HOW TO COMPLETE THIS TASK:
Don't include any picture when you restate the data word for word.

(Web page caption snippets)

________________

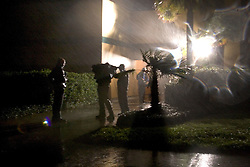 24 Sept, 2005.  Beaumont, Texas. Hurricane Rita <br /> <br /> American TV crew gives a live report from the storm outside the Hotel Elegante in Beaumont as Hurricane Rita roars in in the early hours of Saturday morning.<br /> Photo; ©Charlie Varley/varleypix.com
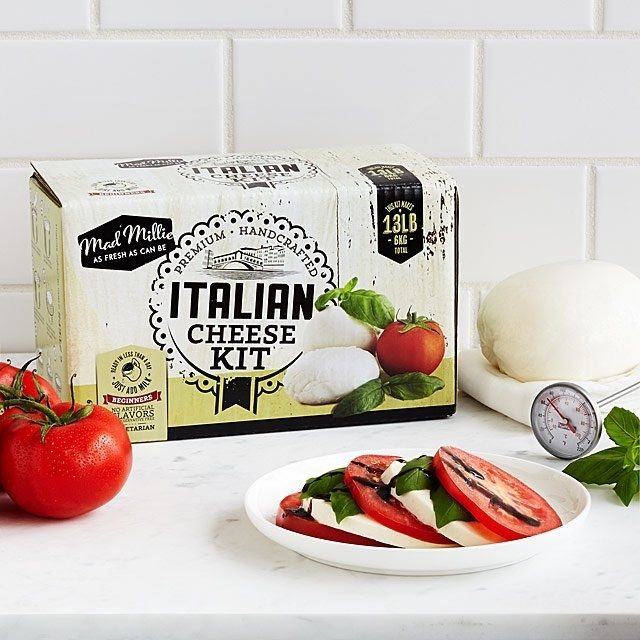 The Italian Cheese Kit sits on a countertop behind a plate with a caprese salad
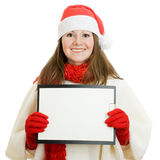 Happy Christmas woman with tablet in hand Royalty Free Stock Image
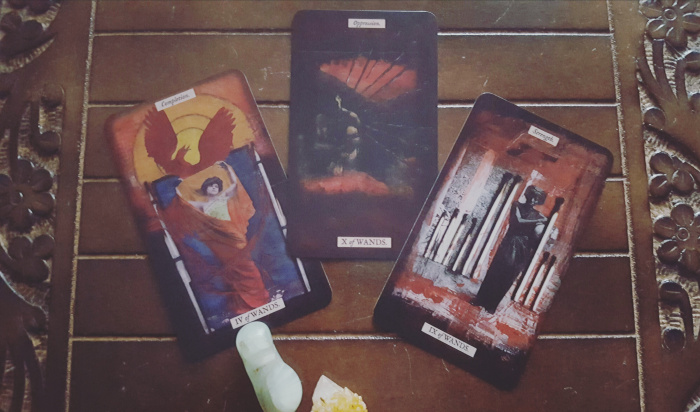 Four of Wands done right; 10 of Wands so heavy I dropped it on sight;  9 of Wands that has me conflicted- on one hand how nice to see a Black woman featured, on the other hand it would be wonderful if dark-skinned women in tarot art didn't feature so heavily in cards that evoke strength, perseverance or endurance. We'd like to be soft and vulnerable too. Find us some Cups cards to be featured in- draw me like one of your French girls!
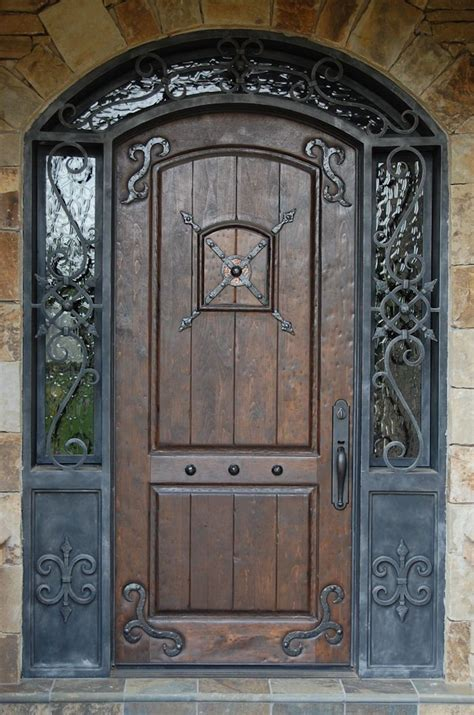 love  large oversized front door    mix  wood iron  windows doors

________________

TASK RESULT:
 24 Sept, 2005.  Beaumont, Texas. Hurricane Rita <br /> <br /> American TV crew gives a live report from the storm outside the Hotel Elegante in Beaumont as Hurricane Rita roars in in the early hours of Saturday morning.<br /> Photo; ©Charlie Varley/varleypix.com
 The Italian Cheese Kit sits on a countertop behind a plate with a caprese salad
 Happy Christmas woman with tablet in hand Royalty Free Stock Image
 Four of Wands done right; 10 of Wands so heavy I dropped it on sight;  9 of Wands that has me conflicted- on one hand how nice to see a Black woman featured, on the other hand it would be wonderful if dark-skinned women in tarot art didn't feature so heavily in cards that evoke strength, perseverance or endurance. We'd like to be soft and vulnerable too. Find us some Cups cards to be featured in- draw me like one of your French girls!
 love  large oversized front door    mix  wood iron  windows doors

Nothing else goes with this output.